Which tax notice to use to verify resources?
The updated administrative doctrine in the BOFiP specifies that the verification of resources relies on the last available tax notice at the date of signing the amendment. If the notice for year N-2 is not yet available, the administration accepts the previous notice. Keep a copy of this notice in your file: it is the supporting document to produce in case of an audit.
Tax declaration during the extension: the boxes and forms to fill out
The extension does not trigger automatically. It requires a voluntary declarative process, and this is where many taxpayers make mistakes.
You must extend your rental commitment for an initial period of three years, and possibly a second one thereafter. Each three-year period entitles you to an additional tax reduction calculated on the purchase price of the property.
The concrete steps:
- Fill out form 2044-EB (rental commitment) by checking the box corresponding to the three-year extension, then attach it to your property income tax return.
- Transfer the amount of the additional tax reduction to form 2042-C, in the section dedicated to Scellier rental investments.
- Keep the current lease (or the new lease) that complies with the intermediate rent ceilings, as well as the tenant’s tax notice.
The additional reduction is spread over each year of the three-year period. Forgetting it in the first year does not permanently forfeit the advantage, but it will need to be regularized, which generates exchanges with the administration.

Intermediate Scellier extension and rent ceilings: what changes (or not)

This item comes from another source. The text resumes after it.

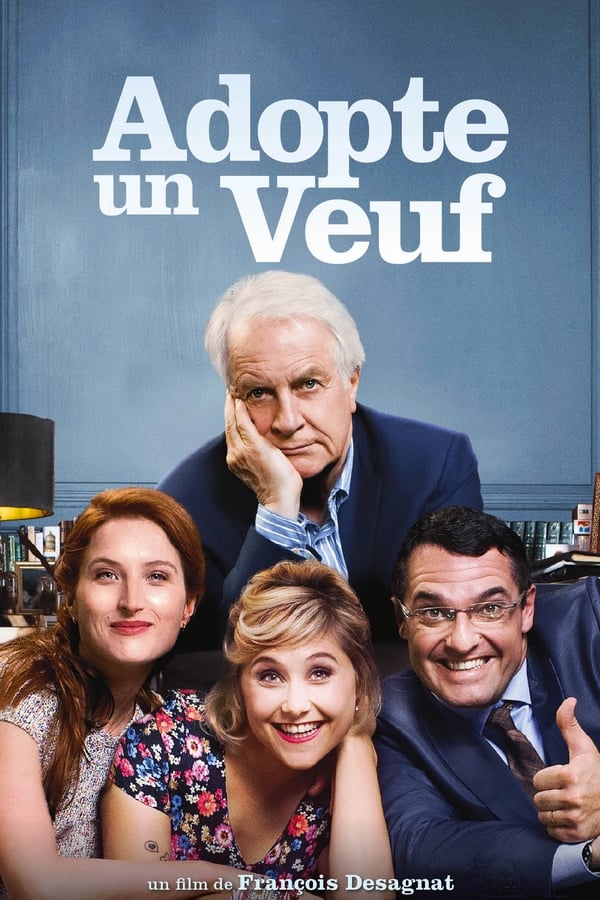 Adopte un Veuf

un film de François Desagnat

Throughout the extension period, the property remains subject to the rent ceilings of the intermediate Scellier. These ceilings are lower than those of the classic Scellier, as the “intermediate” (also called “social”) aspect targets tenants with modest incomes.
Why does this point deserve attention? Because market rents have often changed since the purchase of the property, sometimes significantly. An owner who increases their rent beyond the authorized ceiling when renewing the lease would lose the tax reduction for the entire three-year period. Not just for the year of the exceedance: for the entire period.
Should you extend if the capped rent is much lower than the market?
This question is legitimate. The extension is only worthwhile if the tax supplement compensates for the rent gap with the market. Calculate over three years: compare the rental shortfall with the total amount of the additional tax reduction. In some areas where rents have increased significantly, exiting the scheme to rent at market price may prove more profitable.
This calculation also depends on your marginal tax rate. A highly taxed taxpayer will benefit more from the reduction than a lightly taxed one, for whom the rent differential will weigh more heavily.
The extension of the intermediate Scellier remains an interesting tax lever, but it requires preparation: up-to-date tenant file, correctly filled forms, proof of diligence in case of vacancy. The most frequent trap is not fiscal; it is administrative. An extended commitment without the correct box checked on the declaration amounts to a commitment that does not exist in the eyes of the administration.